The jump from university to the real world is a colossal canyon that cannot be crossed in mere months. At this point in our lives it is one of the most significant changes we’ll have to face that simply cannot be rushed.
There is an old saying: A journey of a 1,000 miles begins with a single step.
It ‘s been seven months since I graduated and there is still quite a distance to go before I am fully adjusted. While I’m by no means an expert, I’d like to share what I’ve learned from other alumni and from my own experiences to help make the journey a little smoother for you.
Below are three crucial tidbits of advice I believe every new grad should know.
1. Keep connected
Your network is your net worth. Take advantage of opportunities to meet with professionals and mentors in your industry by attending events, conferences or seminars. You’d be surprised with the openness of some professionals to answer questions and offer advice even from a cold connection on digital platforms such as LinkedIn.
Although growing one’s network should be a priority, there is a popular marketing saying: the easiest customer to acquire is the customer you already have. Simply put, don’t neglect your existing network. Take some time to maintain ties with academic peers, profs and friends from UTM.
During your undergrad years it might have been relatively easy to grab a coffee and catch up with people between classes. Having graduated there may be time constraints or physical distances which act as hurdles that need to be overcome. It might not be easy but cultivating a strong network will pay off throughout your career.
2. Keep learning
Professional designations, postgraduate degrees, certifications or courses. Having just graduated, pursuing these might be the last thing on your mind!
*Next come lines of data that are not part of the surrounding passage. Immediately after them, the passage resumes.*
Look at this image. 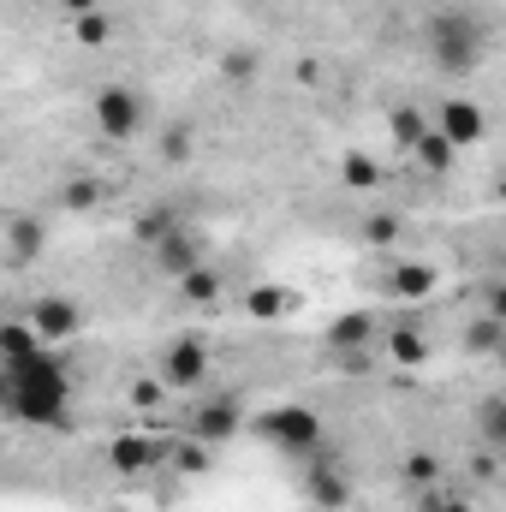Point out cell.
Returning a JSON list of instances; mask_svg holds the SVG:
<instances>
[{
    "mask_svg": "<svg viewBox=\"0 0 506 512\" xmlns=\"http://www.w3.org/2000/svg\"><path fill=\"white\" fill-rule=\"evenodd\" d=\"M483 54H489V24H483L477 12L447 6V12H435V18H429V60H435L441 72L471 78V72L483 66Z\"/></svg>",
    "mask_w": 506,
    "mask_h": 512,
    "instance_id": "7a4b0ae2",
    "label": "cell"
},
{
    "mask_svg": "<svg viewBox=\"0 0 506 512\" xmlns=\"http://www.w3.org/2000/svg\"><path fill=\"white\" fill-rule=\"evenodd\" d=\"M24 322L36 328V340H42V346H60V340H72V334L84 328V310H78V298L48 292V298H36V304H30V316H24Z\"/></svg>",
    "mask_w": 506,
    "mask_h": 512,
    "instance_id": "52a82bcc",
    "label": "cell"
},
{
    "mask_svg": "<svg viewBox=\"0 0 506 512\" xmlns=\"http://www.w3.org/2000/svg\"><path fill=\"white\" fill-rule=\"evenodd\" d=\"M72 36H78L84 48H102V42L114 36V18H108L102 6H96V12H78V18H72Z\"/></svg>",
    "mask_w": 506,
    "mask_h": 512,
    "instance_id": "603a6c76",
    "label": "cell"
},
{
    "mask_svg": "<svg viewBox=\"0 0 506 512\" xmlns=\"http://www.w3.org/2000/svg\"><path fill=\"white\" fill-rule=\"evenodd\" d=\"M477 429H483V447H489V453H501L506 447V399L501 393H483V405H477Z\"/></svg>",
    "mask_w": 506,
    "mask_h": 512,
    "instance_id": "ac0fdd59",
    "label": "cell"
},
{
    "mask_svg": "<svg viewBox=\"0 0 506 512\" xmlns=\"http://www.w3.org/2000/svg\"><path fill=\"white\" fill-rule=\"evenodd\" d=\"M405 477H411L417 489H429V483H435V453H411V459H405Z\"/></svg>",
    "mask_w": 506,
    "mask_h": 512,
    "instance_id": "f1b7e54d",
    "label": "cell"
},
{
    "mask_svg": "<svg viewBox=\"0 0 506 512\" xmlns=\"http://www.w3.org/2000/svg\"><path fill=\"white\" fill-rule=\"evenodd\" d=\"M256 435L274 447V453H292V459H310L316 447H328V429L310 405H274L268 417H256Z\"/></svg>",
    "mask_w": 506,
    "mask_h": 512,
    "instance_id": "3957f363",
    "label": "cell"
},
{
    "mask_svg": "<svg viewBox=\"0 0 506 512\" xmlns=\"http://www.w3.org/2000/svg\"><path fill=\"white\" fill-rule=\"evenodd\" d=\"M256 72H262V54H256V48H227V54H221V78H227V84H251Z\"/></svg>",
    "mask_w": 506,
    "mask_h": 512,
    "instance_id": "7402d4cb",
    "label": "cell"
},
{
    "mask_svg": "<svg viewBox=\"0 0 506 512\" xmlns=\"http://www.w3.org/2000/svg\"><path fill=\"white\" fill-rule=\"evenodd\" d=\"M423 131H429V120H423V114H417V108H393V137H399V143H405V149H411V143H417V137H423Z\"/></svg>",
    "mask_w": 506,
    "mask_h": 512,
    "instance_id": "d4e9b609",
    "label": "cell"
},
{
    "mask_svg": "<svg viewBox=\"0 0 506 512\" xmlns=\"http://www.w3.org/2000/svg\"><path fill=\"white\" fill-rule=\"evenodd\" d=\"M149 251H155V268H161V274H173V280H179V274H191V268L203 262V239L179 221V227H173V233H161Z\"/></svg>",
    "mask_w": 506,
    "mask_h": 512,
    "instance_id": "30bf717a",
    "label": "cell"
},
{
    "mask_svg": "<svg viewBox=\"0 0 506 512\" xmlns=\"http://www.w3.org/2000/svg\"><path fill=\"white\" fill-rule=\"evenodd\" d=\"M90 114H96V131L114 137V143H131L137 131L149 126V102H143V90H131V84H108V90H96Z\"/></svg>",
    "mask_w": 506,
    "mask_h": 512,
    "instance_id": "277c9868",
    "label": "cell"
},
{
    "mask_svg": "<svg viewBox=\"0 0 506 512\" xmlns=\"http://www.w3.org/2000/svg\"><path fill=\"white\" fill-rule=\"evenodd\" d=\"M364 239H370V245H393V239H399V221H393V215H370V221H364Z\"/></svg>",
    "mask_w": 506,
    "mask_h": 512,
    "instance_id": "83f0119b",
    "label": "cell"
},
{
    "mask_svg": "<svg viewBox=\"0 0 506 512\" xmlns=\"http://www.w3.org/2000/svg\"><path fill=\"white\" fill-rule=\"evenodd\" d=\"M191 149H197V131L185 126V120L161 131V161H167V167H185V161H191Z\"/></svg>",
    "mask_w": 506,
    "mask_h": 512,
    "instance_id": "44dd1931",
    "label": "cell"
},
{
    "mask_svg": "<svg viewBox=\"0 0 506 512\" xmlns=\"http://www.w3.org/2000/svg\"><path fill=\"white\" fill-rule=\"evenodd\" d=\"M155 459H161V447H155V441H143V435H120V441H114V447H108V465H114V471H149V465H155Z\"/></svg>",
    "mask_w": 506,
    "mask_h": 512,
    "instance_id": "5bb4252c",
    "label": "cell"
},
{
    "mask_svg": "<svg viewBox=\"0 0 506 512\" xmlns=\"http://www.w3.org/2000/svg\"><path fill=\"white\" fill-rule=\"evenodd\" d=\"M411 155H417V161H423V167H429V173H447V167H453V155H459V149H453V143H447V137H441V131L429 126V131H423V137H417V143H411Z\"/></svg>",
    "mask_w": 506,
    "mask_h": 512,
    "instance_id": "d6986e66",
    "label": "cell"
},
{
    "mask_svg": "<svg viewBox=\"0 0 506 512\" xmlns=\"http://www.w3.org/2000/svg\"><path fill=\"white\" fill-rule=\"evenodd\" d=\"M179 298H185V304H221V298H227V280H221L209 262H197L191 274H179Z\"/></svg>",
    "mask_w": 506,
    "mask_h": 512,
    "instance_id": "4fadbf2b",
    "label": "cell"
},
{
    "mask_svg": "<svg viewBox=\"0 0 506 512\" xmlns=\"http://www.w3.org/2000/svg\"><path fill=\"white\" fill-rule=\"evenodd\" d=\"M179 465H185V471H209V447H203V441H185V447H179Z\"/></svg>",
    "mask_w": 506,
    "mask_h": 512,
    "instance_id": "4dcf8cb0",
    "label": "cell"
},
{
    "mask_svg": "<svg viewBox=\"0 0 506 512\" xmlns=\"http://www.w3.org/2000/svg\"><path fill=\"white\" fill-rule=\"evenodd\" d=\"M387 358H393V364H423V358H429V340H423L417 328H393V334H387Z\"/></svg>",
    "mask_w": 506,
    "mask_h": 512,
    "instance_id": "ffe728a7",
    "label": "cell"
},
{
    "mask_svg": "<svg viewBox=\"0 0 506 512\" xmlns=\"http://www.w3.org/2000/svg\"><path fill=\"white\" fill-rule=\"evenodd\" d=\"M203 376H209V346L197 334L167 340V352H161V387L167 393H185V387H203Z\"/></svg>",
    "mask_w": 506,
    "mask_h": 512,
    "instance_id": "8992f818",
    "label": "cell"
},
{
    "mask_svg": "<svg viewBox=\"0 0 506 512\" xmlns=\"http://www.w3.org/2000/svg\"><path fill=\"white\" fill-rule=\"evenodd\" d=\"M441 512H471V501H465V495H447V501H441Z\"/></svg>",
    "mask_w": 506,
    "mask_h": 512,
    "instance_id": "1f68e13d",
    "label": "cell"
},
{
    "mask_svg": "<svg viewBox=\"0 0 506 512\" xmlns=\"http://www.w3.org/2000/svg\"><path fill=\"white\" fill-rule=\"evenodd\" d=\"M36 352H48V346L36 340L30 322H0V364H24V358H36Z\"/></svg>",
    "mask_w": 506,
    "mask_h": 512,
    "instance_id": "9a60e30c",
    "label": "cell"
},
{
    "mask_svg": "<svg viewBox=\"0 0 506 512\" xmlns=\"http://www.w3.org/2000/svg\"><path fill=\"white\" fill-rule=\"evenodd\" d=\"M376 346V310H346L334 328H328V352H340V358H358V352H370Z\"/></svg>",
    "mask_w": 506,
    "mask_h": 512,
    "instance_id": "8fae6325",
    "label": "cell"
},
{
    "mask_svg": "<svg viewBox=\"0 0 506 512\" xmlns=\"http://www.w3.org/2000/svg\"><path fill=\"white\" fill-rule=\"evenodd\" d=\"M501 346H506V322L501 316H477V322L465 328V352H471V358H495Z\"/></svg>",
    "mask_w": 506,
    "mask_h": 512,
    "instance_id": "2e32d148",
After four years of intensive studying in the Management or Commerce programs warrants (at least for a brief while) an academic sabbatical.
Still, regardless of your career or personal aspirations, continuing to better yourself is an absolute necessity. While that might seem like a cliché, the truth is that studying skills and habits become dulled when they go unused.
Depending on your interests there are a bunch of professional designations such as the CPA (Canadian Chartered Professional Accountants), CFA (Chartered Financial Analyst), CAPM (Certified Associate in Project Management), CHRP (Certified Human Resources Professional) and many more. You could also learn a new language or try a hobby.
Find a way to keep your mind sharp and adaptable!
3. Keep on keepin’ on
Finally, and perhaps the most essential tip is perseverance. An underappreciated benefit of university was that the metrics of success were clear and well-defined—albeit compared to the real world.
As new challenges such as career progression, work-life balance, moving out, relationships and managing one’s finances seem to be ever-present and ambiguous, accepting that the journey won’t be without adversity is a crucial mindset shift.
Use this period of uncertainty as an opportunity to ask questions, explore what works best and learn from your mistakes. Reframing the challenge in this way makes it far less daunting.
To date, these are my major takeaways. I welcome any advice you have personally found helpful in the comment section.
Thanks for reading and have a relaxing holiday. Look forward to more blog posts in 2019!